__TEXTAUSZUG__.
- - -
Berkay Akbas, 19 Jahre alt, war nach Istanbul gekommen, um zu feiern. Er hatte gerade die Medizin-Klausuren an der Universität in Ankara hinter sich gebracht, nun wollte er mit Freunden ein fröhliches Wochenende verbringen.
Akbas saß im Taxi, als am Samstagabend um 22.29 Uhr vor der Vodafone-Arena des Istanbuler Fußballklubs Besiktas und wenige Sekunden später im nahe gelegenen Macka-Park zwei Bomben explodierten. Er war sofort tot. Mit ihm starben 37 weitere Menschen, die meisten von ihnen Polizisten, mehr als 150 wurden verletzt.
Für die Menschen in der Türkei endet das Jahr 2016 so grauenvoll, wie es begonnen hat. Im Januar tötete ein islamistischer Selbstmordattentäter in der Altstadt von Istanbul zwölf deutsche Touristen. Es folgten: mehr als ein Dutzend weitere schwere Anschläge islamistischer und kurdischer Extremisten im ganzen Land mit insgesamt etwa 400 Toten; ein gescheiterter Militärputsch im Juli, der fast 300 Menschen das Leben gekostet hat; Massenverhaftungen von vermeintlichen Verschwörern; Wirtschaftskrise; Militäreinsätze in Syrien und im Irak.
Teile der Türkei erinnern wegen der Kämpfe an Syrien
Die Bilder, die seit Samstagabend im türkischen Fernsehen laufen, wirken auf beklemmende Weise vertraut: Helfer hieven Verletzte in Krankenwagen, Sirenen heulen, Sicherheitskräfte patrouillieren auf den Straßen. Präsident Recep Tayyip Erdogan sprach von einem „abscheulichen Terrorakt“. Premier Binali Yildirim kündigte eine eintägige Staatstrauer an.
Die türkische Regierung war schnell überzeugt, dass die Täter aus dem Umfeld der verbotenen kurdischen Arbeiterpartei PKK stammen. Am Sonntagnachmittag dann bekannten sich die „Freiheitsfalken Kurdistans“, eine Splittergruppe der PKK, zu dem Anschlag.
Seit Friedensverhandlungen zwischen der Regierung und der PKK im Frühsommer 2015 endgültig gescheitert sind, bekriegen sich beide Seiten so heftig wie seit den Neunzigerjahren nicht mehr.
Kurdische Extremisten attackieren türkische Sicherheitskräfte, sprengen sich vor Kasernen, Polizeistationen und immer häufiger auch vor zivilen Einrichtungen in die Luft. Der Staat reagiert mit Militärangriffen auf PKK-Stellungen im Nordirak und im Südosten der Türkei. Bei Gefechten zwischen dem türkischen Militär und der PKK kamen in den vergangenen Monaten Hunderte Menschen ums Leben; Teile des Landes erinnern inzwischen an Syrien.
- - -
__MATERIALAUSZÜGE__.
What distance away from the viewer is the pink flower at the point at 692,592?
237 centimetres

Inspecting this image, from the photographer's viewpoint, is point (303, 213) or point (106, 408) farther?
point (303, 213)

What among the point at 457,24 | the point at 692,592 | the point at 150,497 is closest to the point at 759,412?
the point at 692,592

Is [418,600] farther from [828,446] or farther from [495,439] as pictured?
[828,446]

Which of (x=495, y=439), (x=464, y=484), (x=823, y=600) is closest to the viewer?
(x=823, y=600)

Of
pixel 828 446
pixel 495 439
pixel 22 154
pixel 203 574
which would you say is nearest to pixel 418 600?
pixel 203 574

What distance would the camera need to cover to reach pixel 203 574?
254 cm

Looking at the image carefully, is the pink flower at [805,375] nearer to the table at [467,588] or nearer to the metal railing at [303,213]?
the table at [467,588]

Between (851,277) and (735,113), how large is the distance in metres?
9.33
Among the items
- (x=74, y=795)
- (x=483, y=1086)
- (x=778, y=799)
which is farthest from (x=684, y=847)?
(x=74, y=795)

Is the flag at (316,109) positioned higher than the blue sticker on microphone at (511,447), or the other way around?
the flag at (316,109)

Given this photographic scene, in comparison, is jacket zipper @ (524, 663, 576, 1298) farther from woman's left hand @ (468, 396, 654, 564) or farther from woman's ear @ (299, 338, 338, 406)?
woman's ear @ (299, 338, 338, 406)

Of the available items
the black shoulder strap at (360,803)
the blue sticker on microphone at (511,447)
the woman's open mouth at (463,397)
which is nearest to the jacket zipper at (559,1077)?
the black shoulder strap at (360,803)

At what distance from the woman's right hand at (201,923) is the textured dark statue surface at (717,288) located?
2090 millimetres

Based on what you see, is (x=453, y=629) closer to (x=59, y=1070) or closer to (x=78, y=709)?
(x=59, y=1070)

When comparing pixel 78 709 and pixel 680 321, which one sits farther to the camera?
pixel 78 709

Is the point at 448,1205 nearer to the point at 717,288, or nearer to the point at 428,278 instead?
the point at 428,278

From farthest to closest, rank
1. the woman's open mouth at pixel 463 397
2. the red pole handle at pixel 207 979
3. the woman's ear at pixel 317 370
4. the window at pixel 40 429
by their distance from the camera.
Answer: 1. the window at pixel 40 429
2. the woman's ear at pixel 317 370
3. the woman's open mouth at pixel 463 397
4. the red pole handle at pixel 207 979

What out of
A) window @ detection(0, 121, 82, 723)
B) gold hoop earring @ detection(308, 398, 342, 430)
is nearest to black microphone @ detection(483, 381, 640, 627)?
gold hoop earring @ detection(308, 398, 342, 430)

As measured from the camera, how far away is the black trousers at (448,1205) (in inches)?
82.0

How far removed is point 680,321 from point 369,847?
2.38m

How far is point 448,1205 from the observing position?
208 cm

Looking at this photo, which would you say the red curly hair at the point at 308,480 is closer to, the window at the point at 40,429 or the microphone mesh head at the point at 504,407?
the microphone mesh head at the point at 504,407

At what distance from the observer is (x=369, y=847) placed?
- - -
__AUFGABE__. Überarbeite im Text über den Anschlag in Istanbul die Passage von „Die türkische Regierung“ bis „zu dem Anschlag.“ und gib sie vollständig wieder, wobei „Sonntagnachmittag“ durch „Sonntagmorgen“ ersetzt wird.

__ANTWORT__.
Die türkische Regierung war schnell überzeugt, dass die Täter aus dem Umfeld der verbotenen kurdischen Arbeiterpartei PKK stammen. Am Sonntagmorgen dann bekannten sich die „Freiheitsfalken Kurdistans“, eine Splittergruppe der PKK, zu dem Anschlag.